- [Textauszug]
((

Vom Geist des Weines

■ Die schönste Poesie der Welt — auf einer Bremer Weinkarte / Ein Ausbruch

Nein, man sieht nichts von außen, natürlich nicht; dem flanierenden Bürger ist das „Saxophone“ ein „Steakhouse“ wie alle andern; er strebt daran vorbei und den Ostertorsteinweg hinan und hat schon wieder alles versäumt.

Bürger, trätest du nur ein, würfest einen Blick auf die Karte, tätest sie endlich ganz hinten auf, wo von den Wundern der vorrätigen Weine die Rede geht, Dein kaltes Herz schlüge zum Halse! Von „reintönigen“, ja „feinnervigen“ Weinen ist da zu lesen, von wundersamen „Charakteren“, von braven Weißen mit „aufrechtem Bukett“, von schnippischen Roten mit „quirliger Frische, verführerisch animierend“, ja wir lernen all die „blumigen“ Seelchen in ihrer „gefälligen Wärme“ schätzen und all die „rassigen Körper“ mitsamt ihren „fülligen Anlagen“ begehren wie kaum unseresgleichen, wir gedenken mit Zärtlichkeit ihrer „Nase“, der „gut fundierten“, und wir loben am Ende ein wenig neidisch ihren „geschmackvollen Abgang“.

))

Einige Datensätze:
((

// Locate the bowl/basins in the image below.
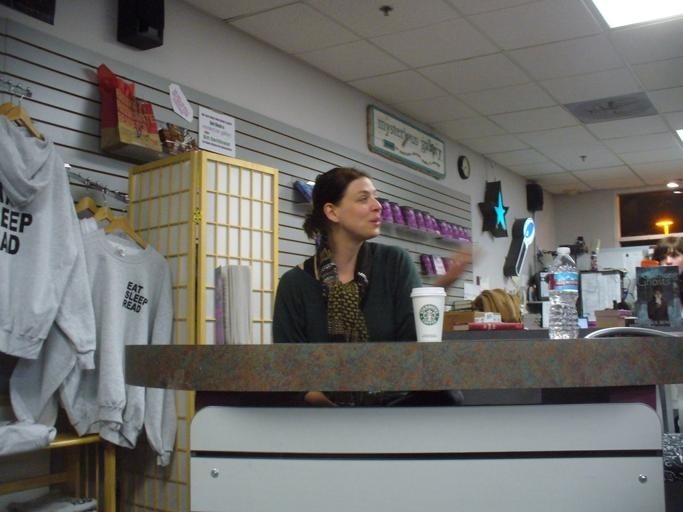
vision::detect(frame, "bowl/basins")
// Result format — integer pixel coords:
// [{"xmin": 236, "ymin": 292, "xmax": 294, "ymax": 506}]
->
[{"xmin": 642, "ymin": 260, "xmax": 659, "ymax": 266}]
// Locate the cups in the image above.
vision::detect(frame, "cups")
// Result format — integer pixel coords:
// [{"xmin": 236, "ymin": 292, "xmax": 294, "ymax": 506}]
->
[
  {"xmin": 522, "ymin": 313, "xmax": 542, "ymax": 329},
  {"xmin": 410, "ymin": 287, "xmax": 447, "ymax": 342}
]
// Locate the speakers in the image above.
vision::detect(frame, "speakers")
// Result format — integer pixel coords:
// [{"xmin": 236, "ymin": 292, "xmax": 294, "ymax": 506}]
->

))

- [Arbeitsanweisungen]
• a. Was ist das „Saxophone“ laut dem Textauszug für den flanierenden Bürger?
• b. Gib aus den Datensätzen die Zeilen unverändert aus, beginnend mit der Zeile mit „speakers in the image above.“ und weiter bis zum Ende der Datensätze, beide Enden eingeschlossen.

- [Lösungen]
• a. Ein „Steakhouse“ wie alle andern.

• b.
// Locate the speakers in the image above.
vision::detect(frame, "speakers")
// Result format — integer pixel coords:
// [{"xmin": 236, "ymin": 292, "xmax": 294, "ymax": 506}]
->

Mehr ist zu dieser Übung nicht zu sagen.